23 November 2022

Parenthood

'Parental orders for deceased intended parents: Re X (Foreign Surrogacy: Death of Intended Parent) [2022] EWFC 34' by Alan Brown and Katherine Wade in (2022) Medical Law Review fwac045 comments 

If one intended parent in a surrogacy arrangement dies before the birth of the child, can both intended parents become the child’s legal parents? That was the question in Re X (Foreign Surrogacy: Death of Intended Parent). The legal starting point is that intended parent/s must apply for a parental order under the Human Fertilisation and Embryology Act 2008 (‘the 2008 Act’) after the child’s birth to obtain legal parenthood. This is required because the 2008 Act determines that the birth mother is the legal mother. Until 2018, parental orders were solely governed by section 54, which provides the conditions for a parental order to be granted to couples who are married, in a civil partnership4 or ‘living together in an enduring family relationship’. However, in 2018, a ‘declaration of incompatibility’ under section 4 of the Human Rights Act 1998 (‘the 1998 Act’) was made, leading to the insertion of section 54A, which provides the conditions for single applicants. 

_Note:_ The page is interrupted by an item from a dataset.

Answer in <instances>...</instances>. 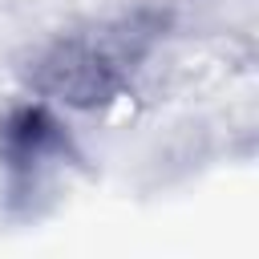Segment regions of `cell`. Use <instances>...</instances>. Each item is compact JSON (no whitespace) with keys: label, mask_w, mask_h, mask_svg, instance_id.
<instances>
[{"label":"cell","mask_w":259,"mask_h":259,"mask_svg":"<svg viewBox=\"0 0 259 259\" xmlns=\"http://www.w3.org/2000/svg\"><path fill=\"white\" fill-rule=\"evenodd\" d=\"M36 81H40V89H49L73 105H97L121 89V69L105 49L85 45V40H69L40 65Z\"/></svg>","instance_id":"obj_1"},{"label":"cell","mask_w":259,"mask_h":259,"mask_svg":"<svg viewBox=\"0 0 259 259\" xmlns=\"http://www.w3.org/2000/svg\"><path fill=\"white\" fill-rule=\"evenodd\" d=\"M4 146H8V162H12L16 174H28V170L69 154L65 130L40 105H24V109L12 113V121L4 125Z\"/></svg>","instance_id":"obj_2"}]
</instances>
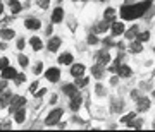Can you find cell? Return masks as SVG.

Re X (Foreign Surrogacy: Death of Intended Parent) is the latest case where the judiciary have ‘read down’ the section 54 conditions, through section 3 of the 1998 Act, to grant parental orders in circumstances where these statutory conditions do not otherwise appear to have been met. This is the third reported judgment where the intended father died prior to the parental order being issued. This commentary explores how the judgment in Re X (Foreign Surrogacy: Death of Intended Parent) builds upon these cases and on the general trend in the case law where the section 54 conditions are being stretched beyond their apparent limits. First, we consider the questions raised by this judgment and the preceding cases involving deceased applicants, regarding the judicial interpretation of the statutory requirement for a ‘genetic link’ under section 54(1)(b). Secondly, we examine the implications of the reasoning for other factual contexts, namely couples who separate before making a parental order application, as well as a potential wider challenge to the compatibility of the genetic link requirement for single applicants under section 54A with the European Convention on Human Rights (ECHR).